- **YOUR ASSIGNMENT**:
From the radio transcript on financial planning, quote word for word the passage that starts with "If you’d like" and ends with "will see that.".

- **TEXT FOR ANALYSIS**:
_ _ _ _ _ _ _

If you’d like to get a hold of us; 210-526-0057 is our telephone number. Our website is E-G-G-E-R-S-S And, we have lots of stuff on our website. We’ve got a blog; we’ve got investor education. We’ve got financial planning if you want to know more about that. We even have a free, organize your finances tool. And really, what that is, is, you link up your accounts, you put in your income, your goals, etc.  And, it’ll even do a look back into your checking account and your credit card, to see where you’re spending your money. That is a free tool on our website. So if you go to, under the financial planning section, you will see that.

And if you’re curious about the security of it, really what it does is it’s really just an aggregator. So if you’re already logging into your credit card, you’re logging into your brokerage accounts, your 401Ks, your bank accounts; it’s doing the same thing, you give it the credentials to log into these places for you, it’s just all in one place. And, we’re hoping to have an app by the end of the year, so that you will be able to see this on an app. And then from that, we use that same system to actually do our comprehensive financial planning. So when folks come in, we put them through that system already, and then what we can do is analyze whether people should be doing their 401Ks pretax, post tax. Whether they should be using the raw component in their 401K; whether they should be doing Roth conversions, when to take social security, what their taxes might look like in the next several years. Obviously looking at their investments and making recommendations there.

Karl Eggerss on CBSSo, we use that same tool. So it’s a very helpful tool right on the website. And of course, all of our articles are on there; our podcasts are on there. And of course, any interviews we do on the radio, or television. I did a television interview this past week on a local San Antonio CBS affiliate, discussing the proposed tax plan. And we’re going to talk about that in depth in a little while about the tax plan, because that was a really big … big news topic this week that could impact all of us. And I think will impact all of us to some degree. Again, our telephone number; 210-526-0057. And by the way, we have; we have on our Twitter feed. @karleggerss is my handle. We also have an ETF Charts, is the handle. It’s a newer Twitter feed that we have, just to put charts of ETFs. So if you’re curious about some technical patterns and things that look interesting to us; or maybe things that are getting dangerous, we will post that chart on there.

_ _ _ _ _ _ _

Transcribed page contents
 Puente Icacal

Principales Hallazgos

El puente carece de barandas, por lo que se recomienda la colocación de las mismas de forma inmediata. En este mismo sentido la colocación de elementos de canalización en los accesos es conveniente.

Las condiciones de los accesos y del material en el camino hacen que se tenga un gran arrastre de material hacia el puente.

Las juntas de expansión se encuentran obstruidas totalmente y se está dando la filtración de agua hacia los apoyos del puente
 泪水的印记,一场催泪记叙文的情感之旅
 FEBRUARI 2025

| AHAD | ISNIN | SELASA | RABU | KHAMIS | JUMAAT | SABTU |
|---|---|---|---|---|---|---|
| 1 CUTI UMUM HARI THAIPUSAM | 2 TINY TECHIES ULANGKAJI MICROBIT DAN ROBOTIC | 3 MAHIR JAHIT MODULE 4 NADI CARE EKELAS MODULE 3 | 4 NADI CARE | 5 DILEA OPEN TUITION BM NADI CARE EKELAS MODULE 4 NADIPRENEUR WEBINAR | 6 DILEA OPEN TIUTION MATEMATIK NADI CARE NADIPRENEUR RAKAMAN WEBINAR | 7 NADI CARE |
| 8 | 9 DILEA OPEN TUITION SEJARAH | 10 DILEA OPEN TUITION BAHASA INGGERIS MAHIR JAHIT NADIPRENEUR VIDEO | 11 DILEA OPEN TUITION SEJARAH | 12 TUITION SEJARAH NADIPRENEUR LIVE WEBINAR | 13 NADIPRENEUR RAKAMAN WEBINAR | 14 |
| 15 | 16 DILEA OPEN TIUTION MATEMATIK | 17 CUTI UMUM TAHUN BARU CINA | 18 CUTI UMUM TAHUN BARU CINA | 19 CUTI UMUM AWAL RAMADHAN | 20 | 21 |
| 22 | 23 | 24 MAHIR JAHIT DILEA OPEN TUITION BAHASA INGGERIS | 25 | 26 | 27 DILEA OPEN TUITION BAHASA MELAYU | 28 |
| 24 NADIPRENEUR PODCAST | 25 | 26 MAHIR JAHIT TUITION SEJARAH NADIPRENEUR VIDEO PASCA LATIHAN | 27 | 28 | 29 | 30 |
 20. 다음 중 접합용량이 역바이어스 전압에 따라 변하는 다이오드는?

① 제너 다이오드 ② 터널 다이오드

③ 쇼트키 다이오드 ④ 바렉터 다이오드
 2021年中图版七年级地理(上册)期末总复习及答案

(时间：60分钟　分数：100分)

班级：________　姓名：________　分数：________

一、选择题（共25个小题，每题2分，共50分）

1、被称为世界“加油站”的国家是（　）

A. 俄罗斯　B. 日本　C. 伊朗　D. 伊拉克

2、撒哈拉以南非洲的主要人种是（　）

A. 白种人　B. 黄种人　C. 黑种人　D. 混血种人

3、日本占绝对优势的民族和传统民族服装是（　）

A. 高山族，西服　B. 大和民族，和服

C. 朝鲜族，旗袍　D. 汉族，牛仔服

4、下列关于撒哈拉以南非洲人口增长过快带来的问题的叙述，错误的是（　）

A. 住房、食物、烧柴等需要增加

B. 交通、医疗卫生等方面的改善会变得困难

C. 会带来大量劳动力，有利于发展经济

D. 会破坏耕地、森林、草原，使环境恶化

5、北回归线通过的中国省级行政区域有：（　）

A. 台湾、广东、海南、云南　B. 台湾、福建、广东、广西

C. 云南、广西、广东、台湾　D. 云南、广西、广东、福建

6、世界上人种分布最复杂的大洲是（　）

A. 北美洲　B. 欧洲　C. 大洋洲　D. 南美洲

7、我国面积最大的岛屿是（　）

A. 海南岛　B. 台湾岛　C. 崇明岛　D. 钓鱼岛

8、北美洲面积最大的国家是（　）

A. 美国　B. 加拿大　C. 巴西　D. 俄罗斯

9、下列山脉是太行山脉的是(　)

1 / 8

_ _ _ _ _ _ _

- **SOLUTION BELOW**:
If you’d like to get a hold of us; 210-526-0057 is our telephone number. Our website is E-G-G-E-R-S-S And, we have lots of stuff on our website. We’ve got a blog; we’ve got investor education. We’ve got financial planning if you want to know more about that. We even have a free, organize your finances tool. And really, what that is, is, you link up your accounts, you put in your income, your goals, etc.  And, it’ll even do a look back into your checking account and your credit card, to see where you’re spending your money. That is a free tool on our website. So if you go to, under the financial planning section, you will see that.